Karen Gray is, without a doubt, my favourite author of 2015. Her books For King and Country and Chains of Blood and Steel have a very unique plot and are told with such skill and imagination you can’t help but become hooked. It is with great pleasure I present an interview with her.
About the author
Tell us a little bit about yourself. (Author Bio)
Karen Gray grew up in a town called Livingston, in central Scotland.
She was horse mad from an early age and moved to Aberdeen at 17 to do a degree in Equine Science. After moving back home to Livingston 4 years later she worked as a care assistant for the elderly and infirm until she got a job in the equestrian industry. Since then she followed her line of work across Scotland to Greenock where she met her husband.
After leaving her job as a riding instructor to have her eldest child, Karen was never able to return to work. Her husband’s health deteriorated to the point he needed her available at any time of the day. She now cares for him and their 2 children full time. She began writing again shortly after the birth of her second child and has not stopped since. Writing is her first passion before all others and though she is working on other artistic projects, her writing comes first.
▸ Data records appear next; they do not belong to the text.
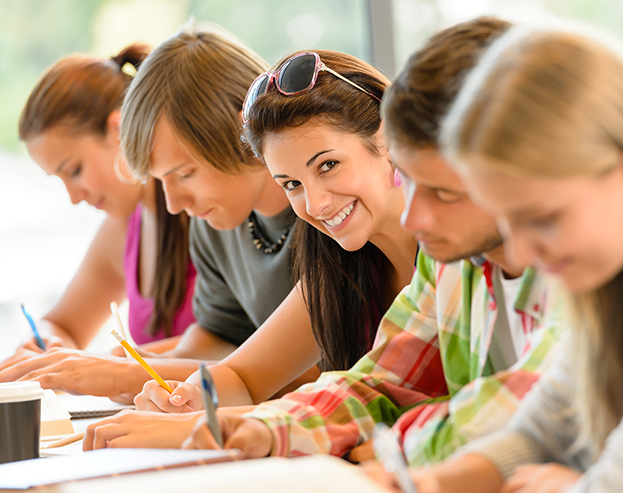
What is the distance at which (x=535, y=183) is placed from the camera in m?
0.57

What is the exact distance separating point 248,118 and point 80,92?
0.86 meters

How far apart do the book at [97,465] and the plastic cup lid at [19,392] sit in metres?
0.11

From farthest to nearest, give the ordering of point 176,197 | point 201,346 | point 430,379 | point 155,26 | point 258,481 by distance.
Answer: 1. point 155,26
2. point 201,346
3. point 176,197
4. point 430,379
5. point 258,481

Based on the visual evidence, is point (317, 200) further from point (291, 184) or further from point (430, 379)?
point (430, 379)

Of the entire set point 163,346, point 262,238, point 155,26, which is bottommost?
point 163,346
She is now about to embark on the fourth novel in the Warrior Queen Series, the first series from The Saga of Thistles and Roses.
What are your hobbies?
Writing (obviously) photography and graphic design. Crochet and anything to do with horses.
What do you feel is your greatest accomplishment, and why?
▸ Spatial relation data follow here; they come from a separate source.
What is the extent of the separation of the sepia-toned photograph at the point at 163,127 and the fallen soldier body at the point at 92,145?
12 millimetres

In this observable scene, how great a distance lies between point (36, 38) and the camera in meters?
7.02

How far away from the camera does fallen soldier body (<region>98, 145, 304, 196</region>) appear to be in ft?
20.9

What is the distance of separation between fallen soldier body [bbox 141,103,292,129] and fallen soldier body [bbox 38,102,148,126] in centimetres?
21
I want to say my kids because what mother wouldn’t? But I know that’s probably not what you mean. I could say writing my books, but I’m not finished yet so they in theory cannot be an achievement until the Saga is complete.
So I will say that my greatest achievement is no single thing but a series of much smaller gestures and achievements mostly to do with my career in the horse world. I Took on a 3 year old Clydesdale on deaths door who’d had cancer and was now lighter than a welsh pony and missing an eye. I turned him into a bombproof horse for a disabled rider. I knew taking him on that he could just drop dead (the cancer was on his retinal nerve and very close to his brain) We gave him 7 fantastic years before the cancer came back, and we lost him 4 weeks before he turned 10.
I’ve connected to severely disabled children and adults by taking a unique approach to teaching them, in some cases actually gaining the only spoken words ever uttered to someone other than family. I’m really proud of that.
I’ve helped countless people confront, combat and overcome their fears with regard to horses specifically. I kind of put it down to knowing exactly how badly fear can cripple you and understanding it at a fundamental and basic level and because I know that it helps me to teach people how to deal with it.
There are a thousand more little things like this that all combine to make me proud of being the best instructor I could be while I was still teaching and training.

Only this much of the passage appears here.